The redesign involved months of work, a soil scientist to help create a microbiome and nine distinct soil profiles, and the use of “compost tea mixes,” a kind of organic liquid fertilizer that restores nutrients to the soil. soil without chemical fertilizers.

The idea was to avoid a “manicured, dead-straw look,” said Josh Khanna, director of property services at Expedia. The new headquarters is anything but a “little corporate concrete bunker”, she added.

“All of a sudden, there’s a big shift for customers, who are hungry for big vision,” said James A. Lord, one of Surfacedesign’s founding partners. “They intuitively know there’s more to it than just equipment.”

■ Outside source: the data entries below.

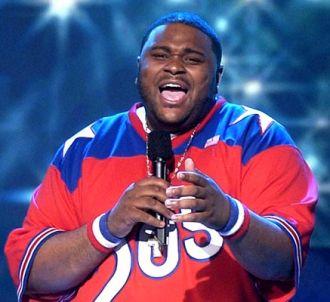 Ruben Studdard sur le plateau d''American Idol'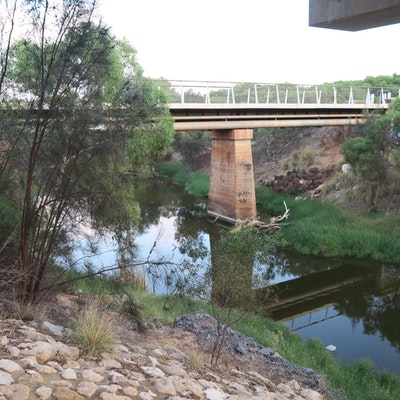 The old rail bridge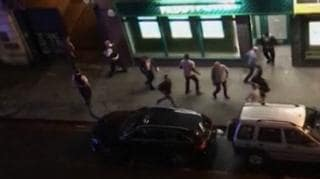 People flee in terror from London attack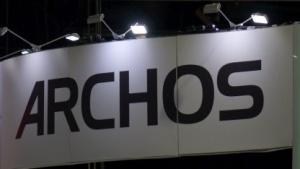 Archos steigt in den Handymarkt ein.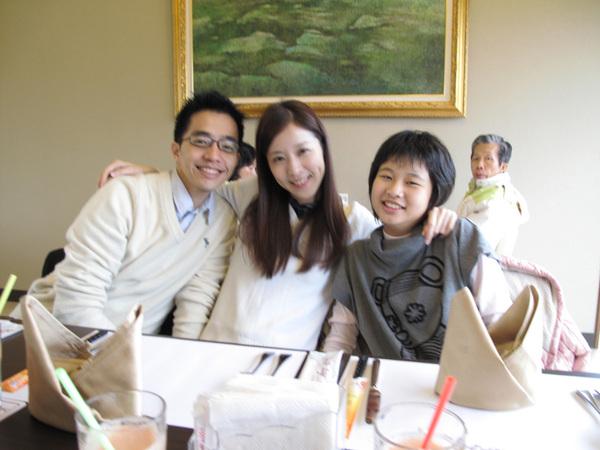 20091226_舅的店-山外山蔬食餐廳_005.jpg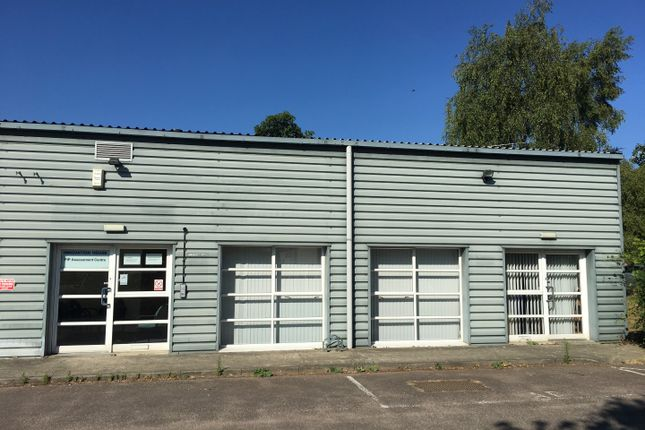 Thumbnail Office to let in Boldero Road, Bury St Edmunds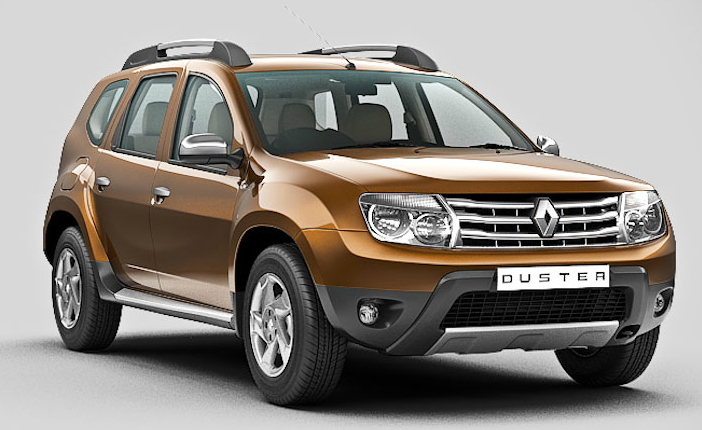 renault duster suv hd wallpapers pictures images interiors specifications price infinity cars 2 u. Black Bedroom Furniture Sets. Home Design Ideas
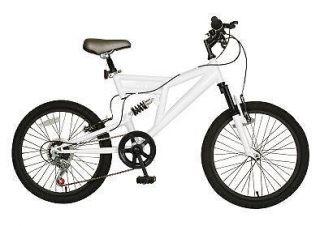 boys kids off road mt mtb mountain bike bicycle full suspension white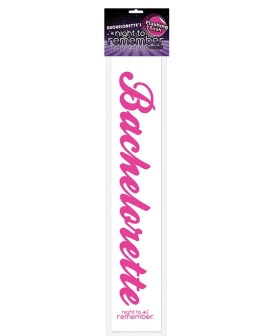 Night to Remember Bachelorette Flashing Sash by sassigirl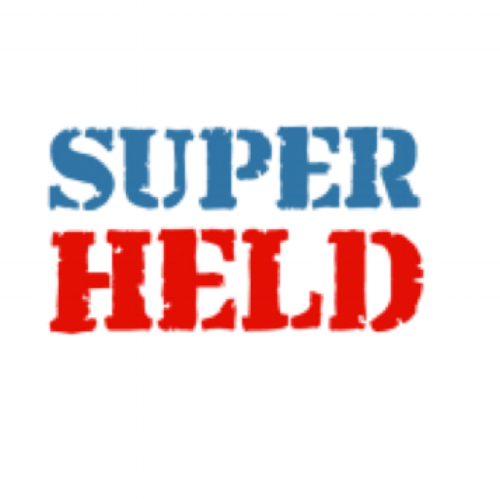Super Held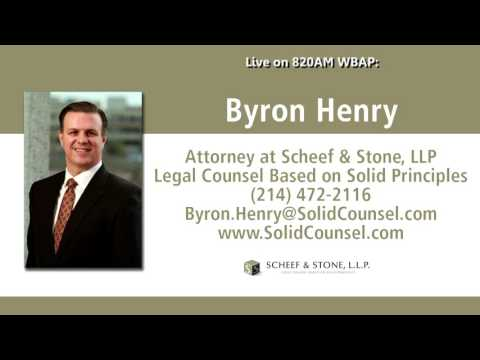 Attorney Byron Henry live on the radio in Dallas/Fort Worth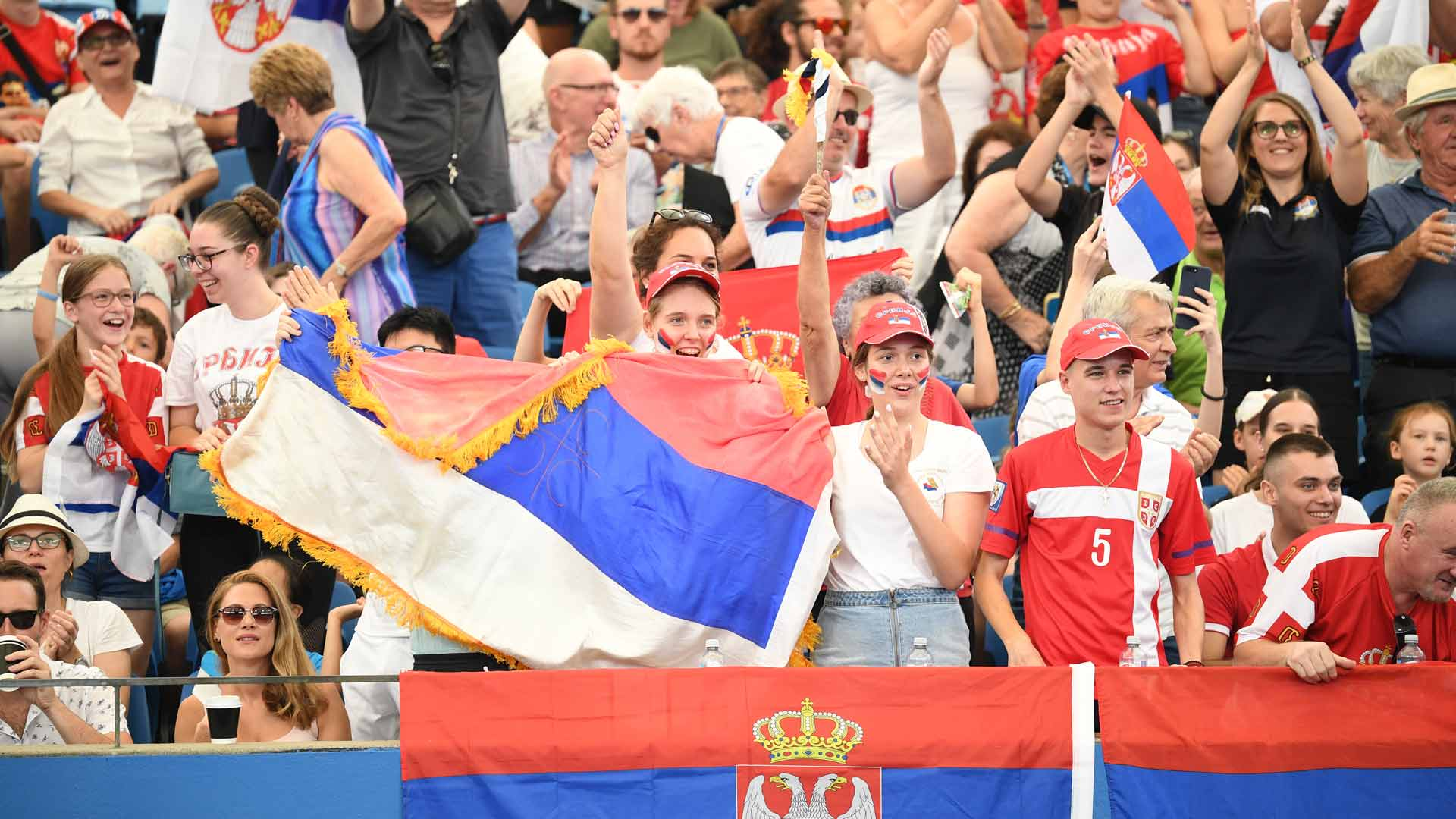 Serbian Crowd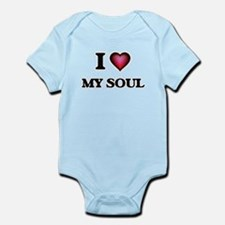I love My Soul Body Suit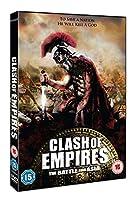 Clash of Empires [DVD] [Import]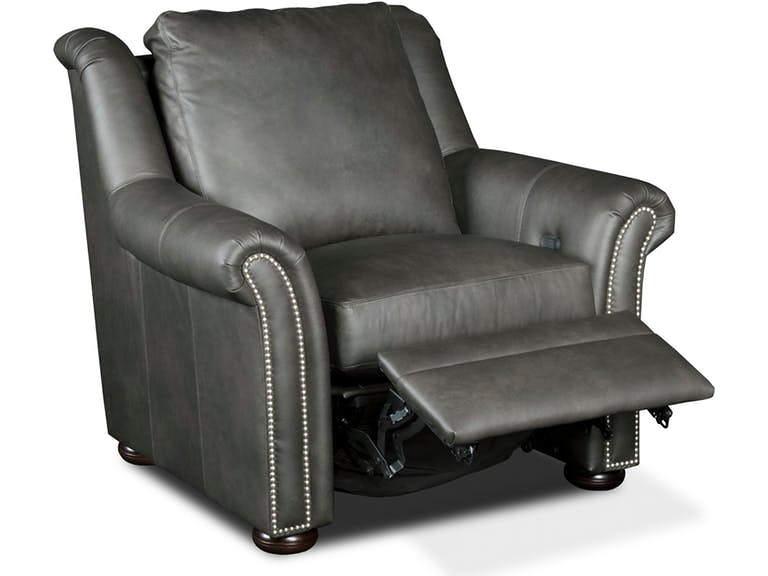 Strange Burke Recliner With Articulating Headrest By Bradington Cjindustries Chair Design For Home Cjindustriesco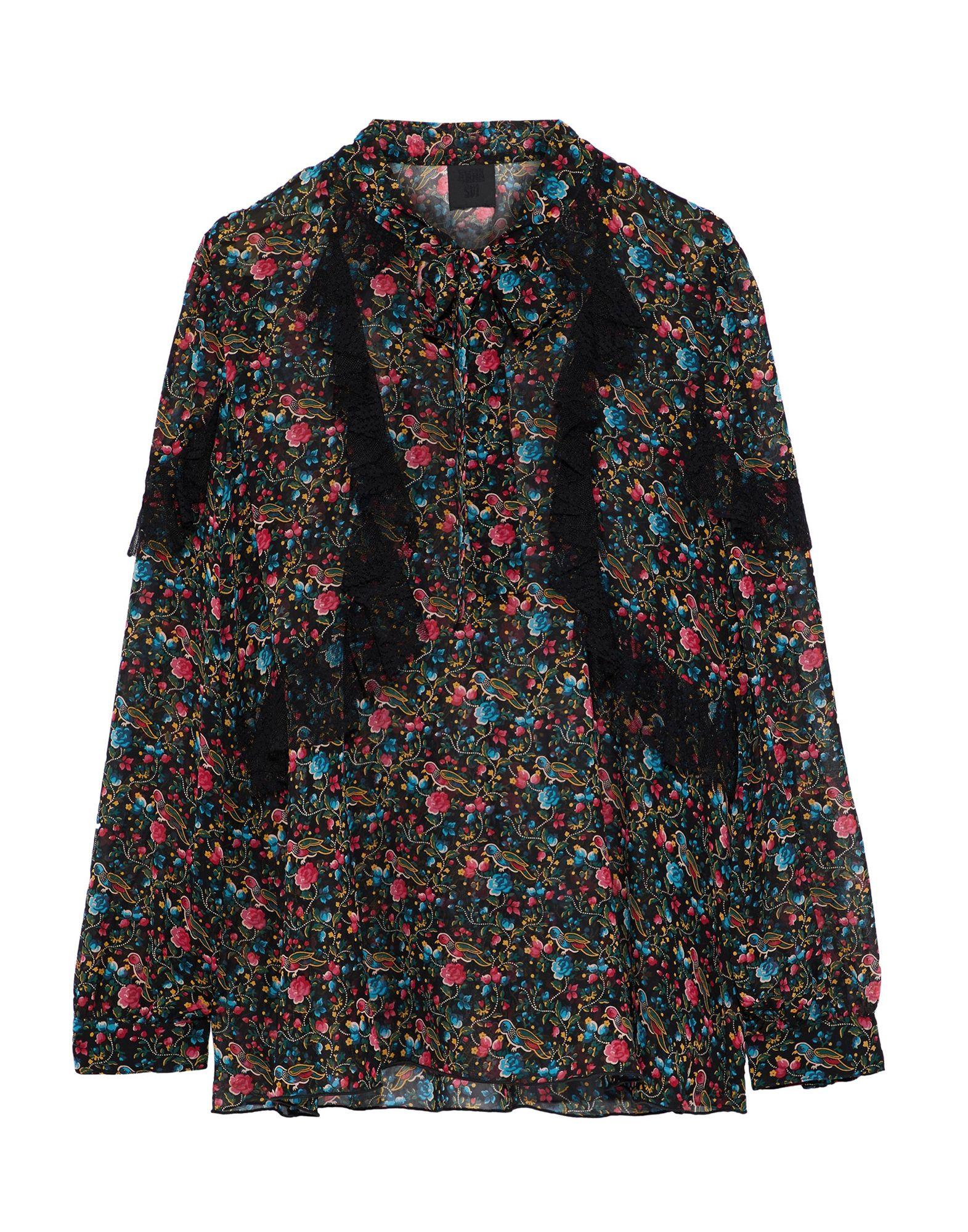 ANNA SUI Блузка цена 2017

Developers have long used open spaces and nature as selling points for their projects, such as planned communities centered on golf courses, developments built in and around nature reserves and a new trend known as agrihoods. , which incorporate housing estates with working farms.

Increasingly, developers are not only aiming to preserve nature, but also to promote their role in its restoration. This shift speaks to changing attitudes about the connection to nature, perceptions about being a sustainable corporate citizen, and the contradiction of portraying real estate as a vehicle for restoration.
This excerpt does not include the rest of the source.